Tchau

de Viamão, Brasil para Berlim, Alemanha.

🇩🇪

– Tu tem que ver o que é pra ti, sabe? Se tu ficar aí, tu provavelmente vai ficar nessa mesma por bastante tempo. É isso que tu quer?

Não, meu sonho sempre foi morar fora, do país.

O meu também é. Esse é o meu foco, pra sempre. Eu nunca tirei isso da mente.

A memória parece distante agora, mas não faz muito tempo que eu tive essa conversa. 30 de Março de 2016. Já faz um pouco mais de um ano. Falávamos de indecisões, insatisfações e mudanças, quando sonhos vieram à tona.

Sonhos. Pessoalmente, penso neles como desejos fixos que habitam a nossa consciência junto a outros desejos, mais efêmeros, e que, assim que você os deixa de lado (nem que seja um pouco), inconvenientemente voltam a te atormentar; lembrar que eles ainda estão lá e não são como os outros desejos.


“Esse é o meu foco, pra sempre. Eu nunca tirei isso da mente.”

Palavras minhas. Confesso, me assustam. Ou melhor, me assustavam. O que me assusta mais agora é o fato de eu ter lido isto em menos de um ano depois:

[…] I’m personally very happy to say that after everything we’ve heard and seen, we think you’re a great match for us and would love for you to join our team here in Berlin.

([…] Pessoalmente, estou muito feliz de dizer que, depois de tudo que nós ouvimos e vimos, achamos que você tem tudo a ver com a gente e gostaríamos que se juntasse ao nosso time aqui em Berlim!)

O que seria para sempre o meu foco, o desejo que eu descorri por 30 linhas no meu LG R510 em uma carta de maio de 2012, aquilo que eu nunca havia tirado da mente, naquele momento surgia como uma oportunidade.
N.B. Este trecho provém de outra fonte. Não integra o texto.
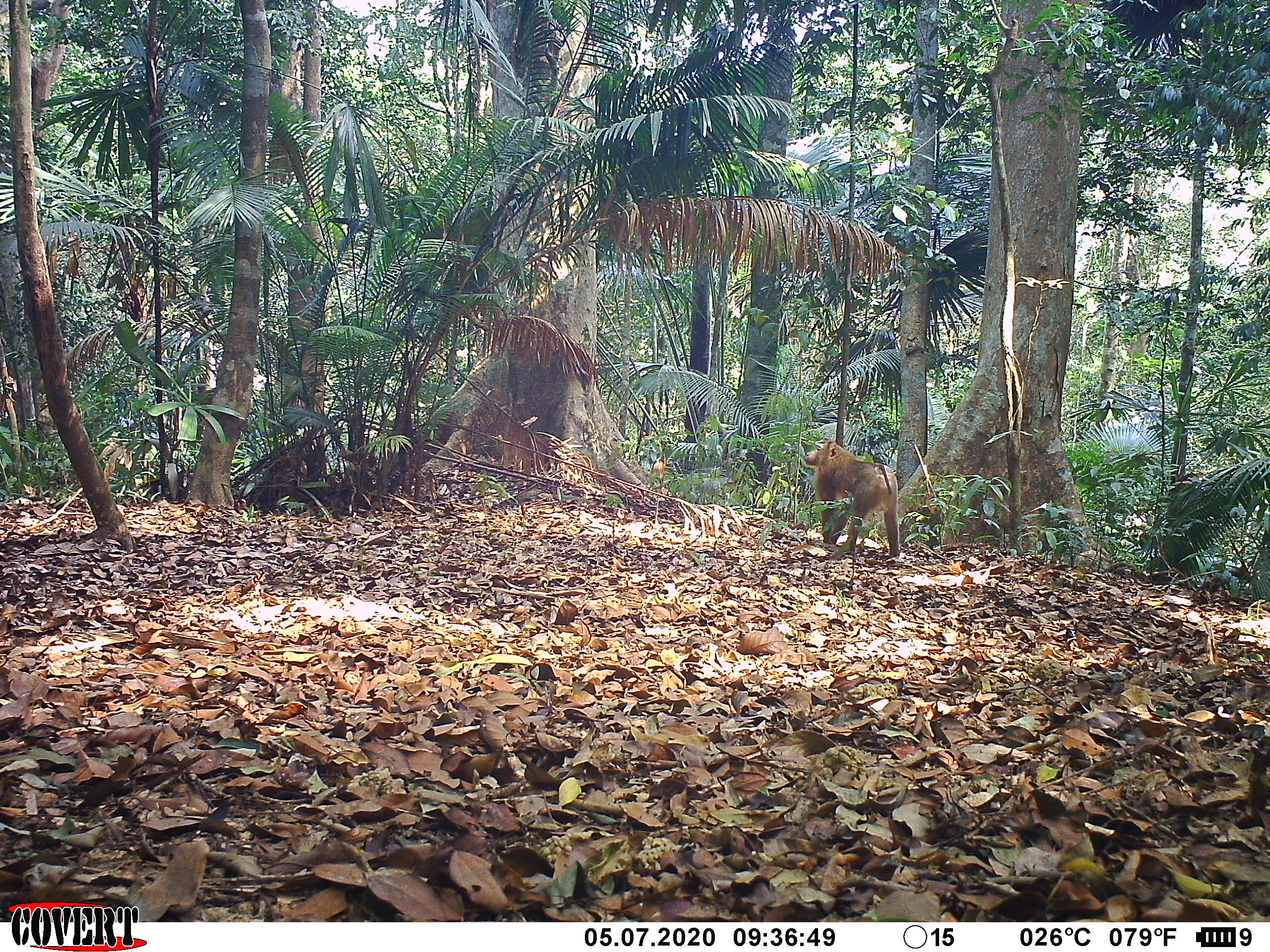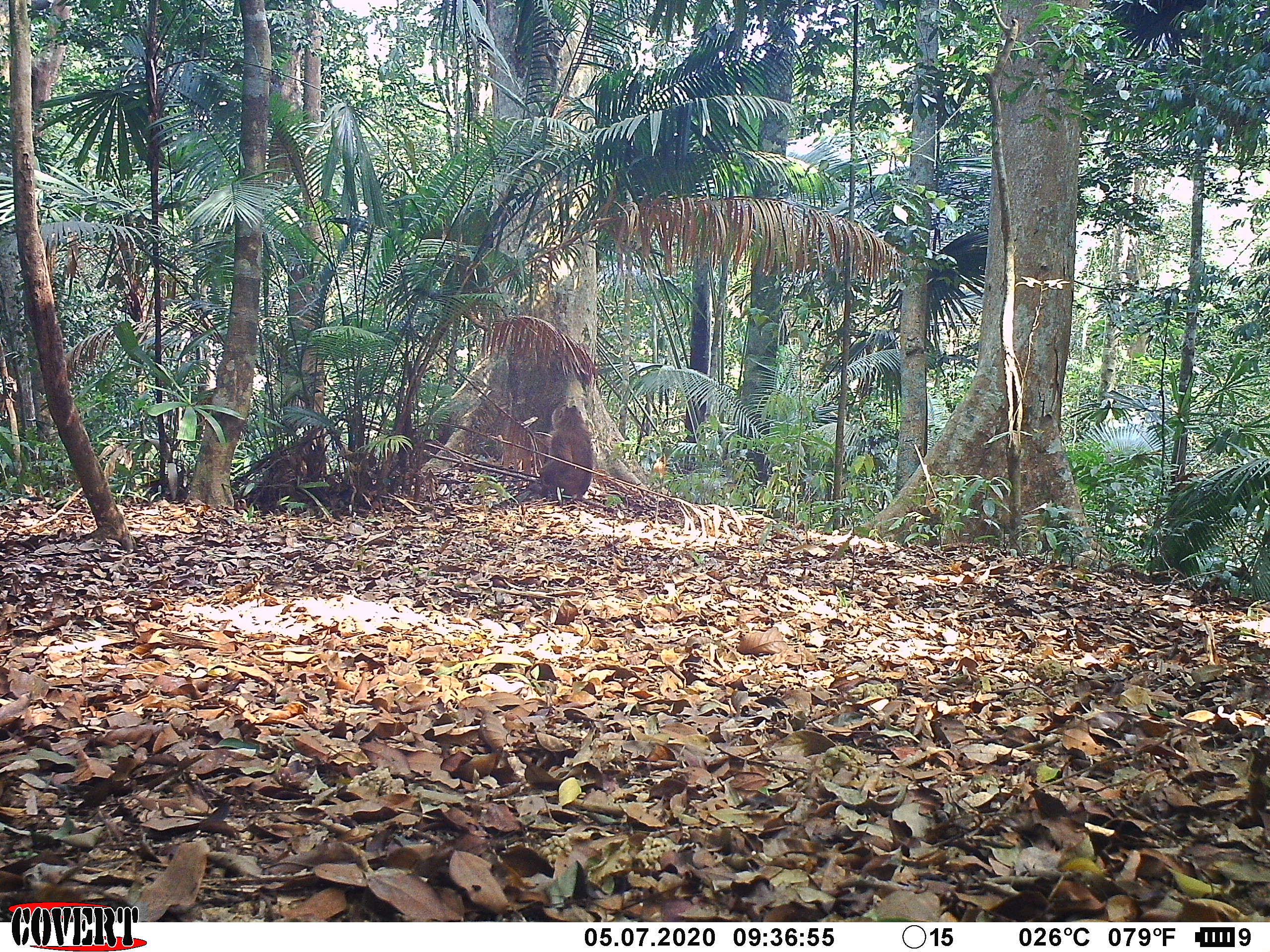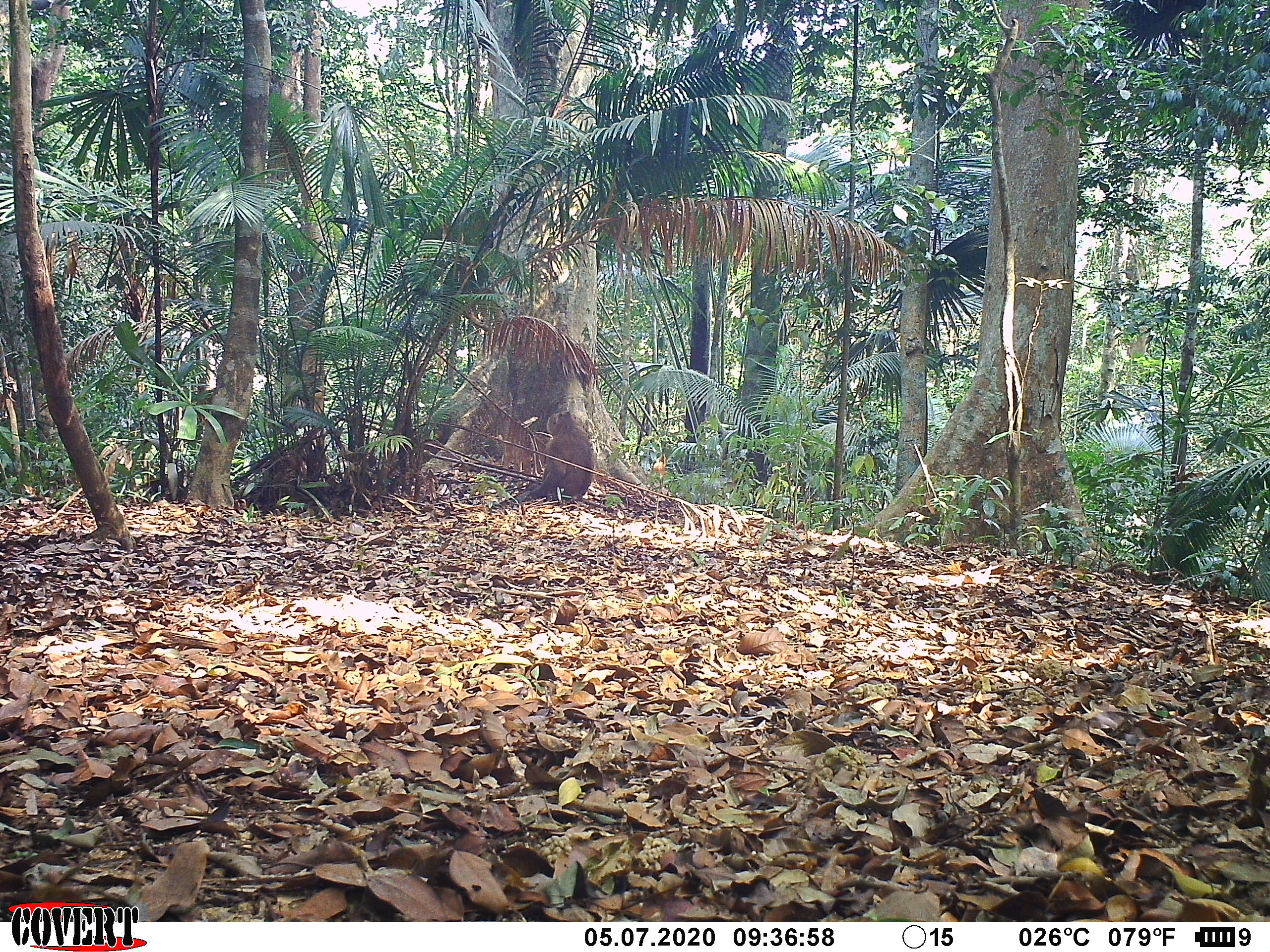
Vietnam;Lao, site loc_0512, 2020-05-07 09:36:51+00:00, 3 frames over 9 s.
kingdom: Animalia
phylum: Chordata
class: Mammalia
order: Primates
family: Cercopithecidae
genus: Macaca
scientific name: Macaca nemestrina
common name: pig-tailed macaque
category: pig tailed macaque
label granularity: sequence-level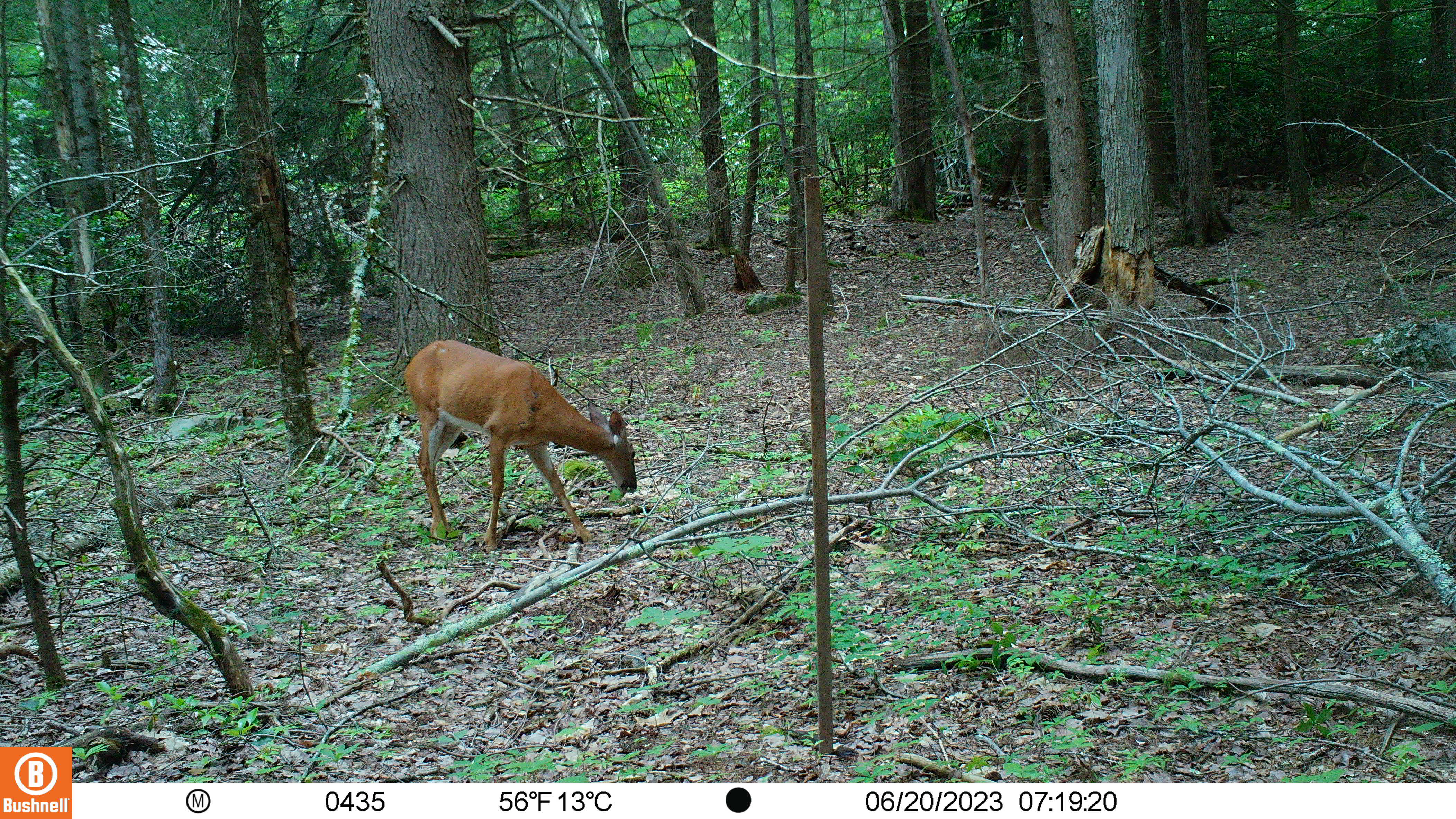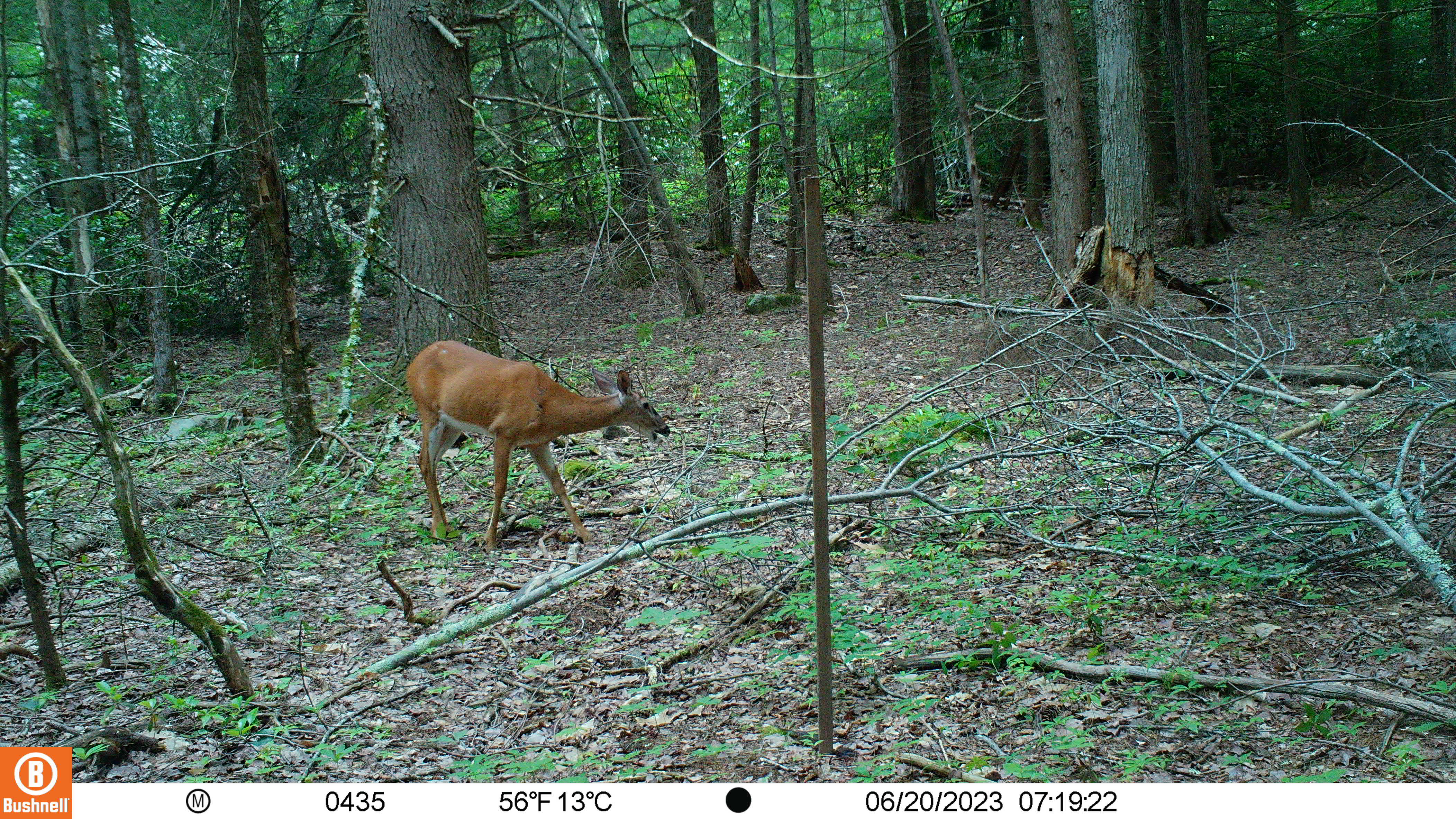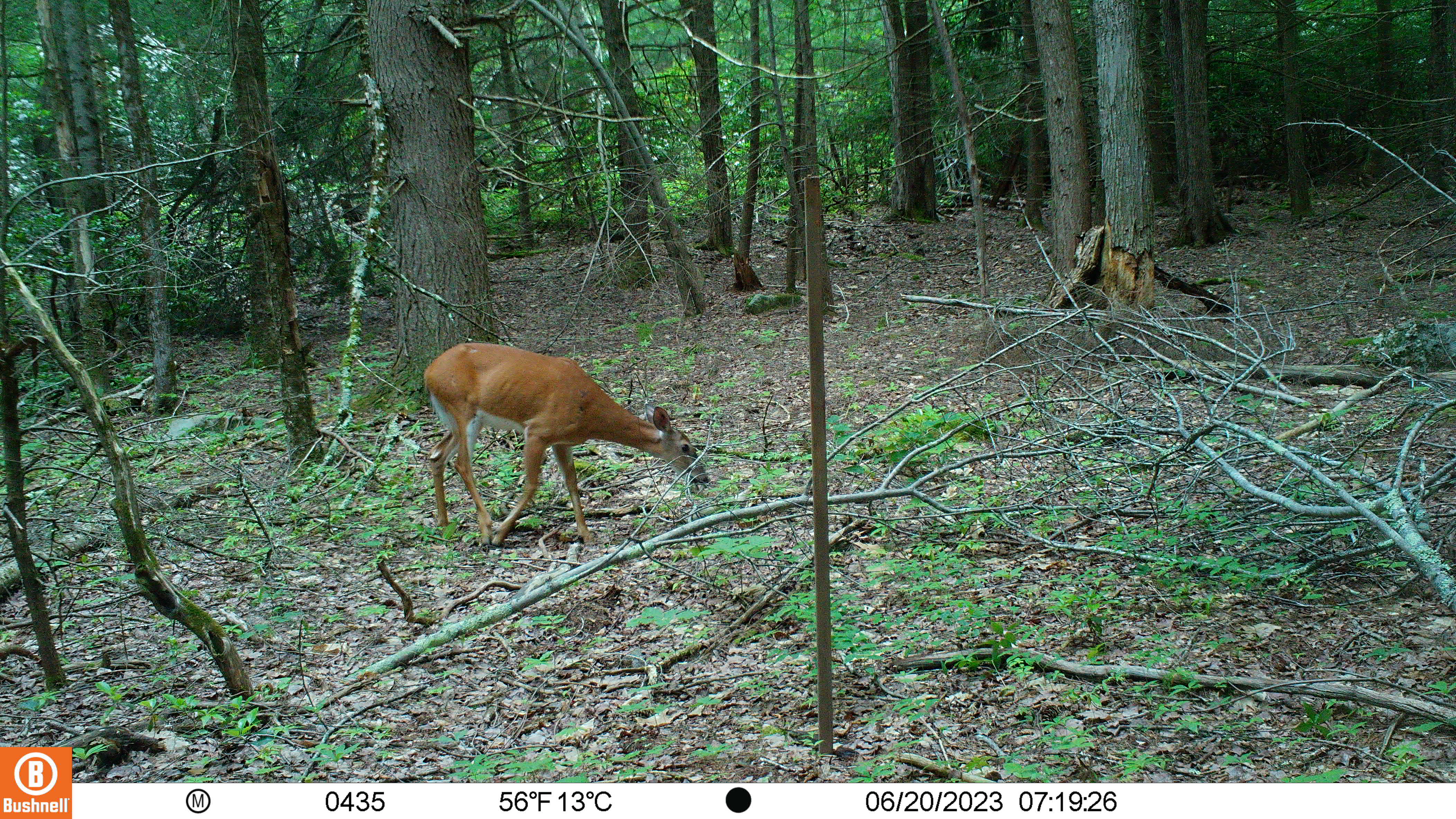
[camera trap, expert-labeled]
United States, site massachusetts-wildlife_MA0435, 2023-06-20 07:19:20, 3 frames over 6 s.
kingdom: Animalia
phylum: Chordata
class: Mammalia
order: Artiodactyla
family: Cervidae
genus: Odocoileus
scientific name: Odocoileus virginianus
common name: white-tailed deer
Eu topei.

Foram vários passos antes disso, e eu lembro de estar ansiosa antes de cada um deles. Encontrei pessoas maravilhosas durante o caminho, com um coração tão grande como o meu. Tanto na vida quanto nessa entrevista em particular.

Nas entrevistas, o processo simplesmente fluiu. Penso e gosto de pensar que é o que acontece quando os aspectos técnicos são vistos como meros meios necessários para aquilo que realmente importa: criar.

Desde aquele momento até hoje, o dia do meu voo, o tempo pareceu nunca passar em alguns momentos, e, em outros, passar rápido demais. Mesmo com a percepção confusa do tempo, tenho certeza de que poder enviar a mensagem abaixo é algo que eu não imaginava para tão cedo.

Just got the call! […] That’s an important moment of my life for sure. I’m just, you know, happy. Thank you for this.

The call. A ligação se referia a do Consulado Geral da Alemanha de Porto Alegre que recebi no dia 8 de maio, dizendo o que esperei 2 semanas (ou toda a minha vida?) para ouvir. O meu visto estava aprovado. Ali estava, sem dúvidas, um momento importante da minha vida.

Do resto do telefonema, confesso, não lembro muito. Minha maior memória desses instantes foi a de andar com o coração cheio até o centro de Porto Alegre como se fosse a última vez. E foi, pelo menos por um bom tempo.


Um sonho pode, afinal, terminar de 2 maneiras: sendo abandonado ou realizado.

Meu caso é o segundo, e, sinceramente, não está fácil acreditar. Se você me disser que a partir de hoje eu já não moro mais onde cresci, que meu voo hoje é só de ida, essa informação será processada de forma que ela não faça sentido na minha realidade. Eu não vou acreditar.

Por outro lado, nesse momento da minha vida em que a gratidão transcende o mérito, acredito em várias outras coisas. A principal é que sou o resultado do fenômeno que acontece quando a oportunidade encontra o anseio: alguém, no passado, acreditou em mim; alguém, no presente, acredita em mim. E eu não as deixei decepcionar.


Hoje estou voando para Berlim, a capital da Alemanha, para fazer o que amo na HelloFresh, que me ajudou em todo o processo. Sou grata por isso, por tudo.

Quanto à realidade, não é que eu não tenha medo. Eu tenho. Eu tive medo em todas as vezes que ousei. Desde o primeiro emprego que fui atrás no Brasil (no tédio do meu Ensino Médio), dos projetos além do meu conhecimento, até o meu primeiro emprego fora do Brasil… eu tive medo em todos eles.

Eu só jamais deixaria o sonho terminar do outro jeito, então eu topei tudo mesmo assim.